The court next addressed the fourth issue on appeal. Petitioners claimed that the proposed project was in violation of the RCW’s requirement to use “available and reasonable methods … [to] produce minimal adverse effects on the environment.” Possible adverse effects include aesthetic, heritage, and recreational resources. Petitioners asserted that two specific types of measures were overlooked. The court noted that EFSEC did attempt to minimize adverse effects. For example, they reduced the allowable number of wind turbines from 50 to 35 in direct response to public concern about the aesthetic impact. The court found that overall, EFSEC used sufficient methods in order to reduce the project’s negative impacts. Petitioners’ expectation that EFSEC use each and every mitigation measure was an “extreme reading” of the statute. The court thus rejected Petitioners’ argument and declined to reverse the agency’s recommendation on this basis.

* * * * * * *

Answer these questions from the appeal text above:
1. Which issue on appeal does the court address?
2. To what number did EFSEC reduce the allowable wind turbines?
3. What did the court call Petitioners' expectation that EFSEC use each and every mitigation measure?

Source material ::

* * * * * * *

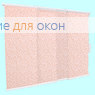 Японская штора РТ  3-х рядный карниз КАЛИФОРНИЯ 3 розовый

* * * * * * *

Output ::
1. The fourth issue.
2. 35 (down from 50).
3. An "extreme reading" of the statute.